Exercise text
───

On July 14, the U.S. State Department announced that U.S. Embassies and Consulates are beginning a phased resumption of routine visa services that have been suspended due to COVID-19. This will occur on a post-by-post basis. This is in addition to emergency and mission-critical visa services that posts have been providing since March.
The State Department does not provide a specific date for when each post will resume specific visa services. See each individual U.S. Embassy or Consulate’s website for information regarding operating status and which services it is currently offering.
The State Department gives the following examples of routine visa services that may be priorities for resumption:
- travelers with urgent travel needs;
- students (F-1, M-1, and certain J-1); and
- some family members of U.S. citizens consistent with Presidential Proclamation 10014.
To date, the U.S. Mission in China’s website has not posted information about the resumption of routine visa services.
But an email from the U.S. Consulate General Guangzhou states that as of July 6 they have “resumed limited immigrant visa services. This includes case processing of spouses and children of U.S. citizens, employment-based health care professionals, children who will imminently become 21 years old, and qualified emergencies. U.S. Consulate General Guangzhou continues to prioritize adoption visa processing.”
On June 17, the State Department announced that routine visas services remain suspended at U.S. posts worldwide, but as resources allow, embassies and consulates will continue to provide emergency and mission critical visa services. Mission-critical immigrant visa categories may include applicants who may be eligible for an exception under the Presidential Proclamation Suspending Entry of Immigrants Who Present Risk to the U.S. Labor Market, such as: IR/CR1, IR/CR2, IR/IH-3, IR/IH-4, SQ, SI, and certain employment-based medical professionals, as well as cases involving an applicant who may age out. While embassies and consulates may process these types of cases, their ability to do so may be limited by local government restrictions and available resources. In addition, an applicant’s ability to travel may be impacted by local laws, regulations, and travel restrictions.

───

(Records from a data source)
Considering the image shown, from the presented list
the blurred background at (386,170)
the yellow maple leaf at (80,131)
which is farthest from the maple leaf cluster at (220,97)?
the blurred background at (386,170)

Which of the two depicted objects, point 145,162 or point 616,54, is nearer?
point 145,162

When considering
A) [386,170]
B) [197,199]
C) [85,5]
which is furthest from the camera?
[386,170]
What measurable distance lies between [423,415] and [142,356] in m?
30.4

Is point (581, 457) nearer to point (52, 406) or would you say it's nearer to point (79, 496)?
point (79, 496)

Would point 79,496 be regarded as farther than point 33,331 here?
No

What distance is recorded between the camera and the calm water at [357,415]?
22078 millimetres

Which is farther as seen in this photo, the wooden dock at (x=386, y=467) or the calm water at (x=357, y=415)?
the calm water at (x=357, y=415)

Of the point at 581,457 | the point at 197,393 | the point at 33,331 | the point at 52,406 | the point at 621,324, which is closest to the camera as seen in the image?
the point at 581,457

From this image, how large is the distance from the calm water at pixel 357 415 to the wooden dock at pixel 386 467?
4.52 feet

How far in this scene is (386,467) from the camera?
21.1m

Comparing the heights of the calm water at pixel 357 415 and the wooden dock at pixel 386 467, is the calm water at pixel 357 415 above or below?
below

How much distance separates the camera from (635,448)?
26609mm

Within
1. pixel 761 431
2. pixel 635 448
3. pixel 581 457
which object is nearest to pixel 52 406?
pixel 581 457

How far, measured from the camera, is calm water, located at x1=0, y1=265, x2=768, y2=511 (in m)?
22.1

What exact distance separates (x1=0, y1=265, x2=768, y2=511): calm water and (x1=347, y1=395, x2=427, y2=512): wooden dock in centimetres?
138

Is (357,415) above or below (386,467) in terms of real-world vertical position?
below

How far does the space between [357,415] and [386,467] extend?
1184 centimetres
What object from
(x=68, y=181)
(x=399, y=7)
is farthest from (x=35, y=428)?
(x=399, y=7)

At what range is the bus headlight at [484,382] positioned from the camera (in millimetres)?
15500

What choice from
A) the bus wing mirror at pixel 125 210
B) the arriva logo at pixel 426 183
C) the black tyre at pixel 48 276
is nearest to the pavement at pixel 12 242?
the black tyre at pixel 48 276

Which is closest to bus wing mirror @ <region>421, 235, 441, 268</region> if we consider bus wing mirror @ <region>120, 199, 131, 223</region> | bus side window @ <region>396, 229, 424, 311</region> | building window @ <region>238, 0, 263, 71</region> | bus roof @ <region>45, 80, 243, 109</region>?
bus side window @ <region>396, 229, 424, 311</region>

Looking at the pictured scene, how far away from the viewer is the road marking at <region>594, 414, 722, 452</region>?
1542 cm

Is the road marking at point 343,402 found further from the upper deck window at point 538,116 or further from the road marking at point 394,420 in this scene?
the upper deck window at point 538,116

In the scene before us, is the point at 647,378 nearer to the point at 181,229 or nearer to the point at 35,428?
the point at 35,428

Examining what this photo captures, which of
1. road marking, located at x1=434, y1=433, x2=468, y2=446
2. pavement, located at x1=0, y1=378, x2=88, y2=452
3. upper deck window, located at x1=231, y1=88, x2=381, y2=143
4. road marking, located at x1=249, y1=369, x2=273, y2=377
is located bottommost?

───

Activity 1
In the visa services text, why might embassies and consulates be unable to process mission-critical immigrant visa cases even though they may handle such cases? Answer in one to three sentences.
Activity 2
Answer these questions using the visa services text.
(a) On what date did the State Department announce the phased resumption of routine visa services?
(b) As of what date did the U.S. Consulate General Guangzhou resume limited immigrant visa services?
(c) What kind of visa processing does the U.S. Consulate General Guangzhou continue to prioritize?
Activity 3
Write the next part of the visa services text, starting after its final sentence.

Exercise result 1
Local government restrictions and available resources may limit their ability to process these cases.

Exercise result 2
(a) July 14
(b) July 6
(c) Adoption visa processing

Exercise result 3
On Mar. 20, the U.S. State Department announced the suspension of routine visa services in all countries worldwide.
Just two days before, Mar.18, the Department had announced the suspension of routine visa services in most countries worldwide. Reportedly, that suspension covered all countries for which the Department had issued levels 2, 3, or 4 travel advisories. But the following day, the Department warned U.S. citizens to avoid all international travel, issuing a worldwide level 4 travel alert.
According to the Mar. 20 announcement:
- In response to significant worldwide challenges related to the COVID-19 pandemic, the Department of State is temporarily suspending routine visa services at all U.S. Embassies and Consulates. Embassies and consulates will cancel all routine immigrant and nonimmigrant visa appointments as of March 20, 2020. As resources allow, embassies and consulates will continue to provide emergency and mission critical visa services. Our overseas missions will resume routine visa services as soon as possible but are unable to provide a specific date at this time.
- Services to U.S. citizens continue to be available. More information is available on each Embassy’s website.
- This does not affect the Visa Waiver Program. See https://esta.cbp.dhs.gov/faq?focusedTopic=Schengen%20Travel%20Proclamation for more information.
- Although all routine immigrant and nonimmigrant visa appointments are cancelled, the Machine Readable Visa (MRV) fee is valid and may be used for a visa appointment in the country where it was purchased within one year of the date of payment.
- Applicants with an urgent matter and need to travel immediately should follow the guidance provided at the Embassy’s website to request an emergency appointment.